**PROVIDED PASSAGE:**
※

Current Policy Projections
US emissions are projected to decrease slightly until the early 2020s and then level off at between 6.4 and 6.5 GtCO2e/year by 2025 (excl. LULUCF), continuing in that range through 2030. This level of emissions in 2025 is equivalent to or slightly above (0–3%) 1990 levels of emissions, and only 11 to 13% below 2005 levels. Under this policy scenario, which includes current federal and state level policies, the US will not meet its (already weak) NDC target. The US is also unlikely to achieve its 2020 target of 13–17% below 2005 levels (excl. LULUCF), but is also not too far off—current policies are projected to result in emissions of 10 to 11% below 2005 levels in 2020 (excl. LULUCF).
Nevertheless, projected emissions in 2030 are lower than the CAT projected in 2017. The EIA’s Annual Energy Outlook 2018 (AEO) projects 7% lower emissions from electricity generation as compared to the 2017 outlook (reference case excluding CPP), with increased electricity generation from gas and renewables, decreased generation from coal, and decreased generation overall (U.S. Energy Information Administration, 2018a).
Coal is projected to account for 26% of generation in 2030, gas for 34%, and renewables for 23%, with nuclear making up the rest. Petroleum consumption in the transport sector is also projected to be lower, leading to additional emissions reductions. A methodological change in inventory data caused further reductions in projected emissions: 2017 inventory data is lower than 2016 data (1.8% in 2014), primarily due to methodological changes that impact CH4 and N2O. The CAT also includes the low economic growth scenario from the AEO in its analysis to better reflect the range of possible economic scenarios.
Since the beginning of 2018, the US Environmental Protection Agency (EPA) has proposed a weak replacement for the Clean Power Plan, has weakened methane emissions standards for oil and gas facilities, has proposed freezing emissions standards for light duty vehicles after 2020, and will not enforce measures to reduce HFC emissions. Depending on the outcome of legal action against some of these proposals, emissions could rise 110 to 185 MtCO2e/yr above the current policy scenario in 2030, which already excludes the Clean Power Plan (see footnote 1 and table in assumptions section). Conversely, increased state and local action, in addition to market pressures, may contribute to additional reductions. An analysis of recorded and quantified commitments from sub-national and non-state actors in the US suggests that these commitments, if implemented, could result in emissions reductions of 17–24% below 2005 levels in 2025 (incl. LULUCF), within striking distance of the US NDC target (America’s Pledge, 2018; Data Driven Yale, NewClimate Institute and PBL, 2018). These commitments are not included in the CAT current policy scenario.
Selected state level policies included in CAT projections
The CAT projections include a number of state level policies through the EIA’s Annual Energy Outlook. These include:
- California Global Warming Solutions Act of 2006 (SB32)

※

(Items from a spatial question set)
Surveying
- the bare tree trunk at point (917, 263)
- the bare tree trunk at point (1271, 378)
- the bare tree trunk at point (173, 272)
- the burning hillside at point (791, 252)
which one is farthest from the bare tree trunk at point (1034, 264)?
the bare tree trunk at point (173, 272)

※

**WHAT YOU WILL DO:**
(a) Print the Current Policy Projections passage between "Current Policy Projections" and "2020 (excl. LULUCF).", inclusive.
(b) According to the Current Policy Projections passage, what share of US electricity generation is coal projected to account for in 2030?

**RESULTS IN ORDER:**
(a)
Current Policy Projections
US emissions are projected to decrease slightly until the early 2020s and then level off at between 6.4 and 6.5 GtCO2e/year by 2025 (excl. LULUCF), continuing in that range through 2030. This level of emissions in 2025 is equivalent to or slightly above (0–3%) 1990 levels of emissions, and only 11 to 13% below 2005 levels. Under this policy scenario, which includes current federal and state level policies, the US will not meet its (already weak) NDC target. The US is also unlikely to achieve its 2020 target of 13–17% below 2005 levels (excl. LULUCF), but is also not too far off—current policies are projected to result in emissions of 10 to 11% below 2005 levels in 2020 (excl. LULUCF).

(b) 26%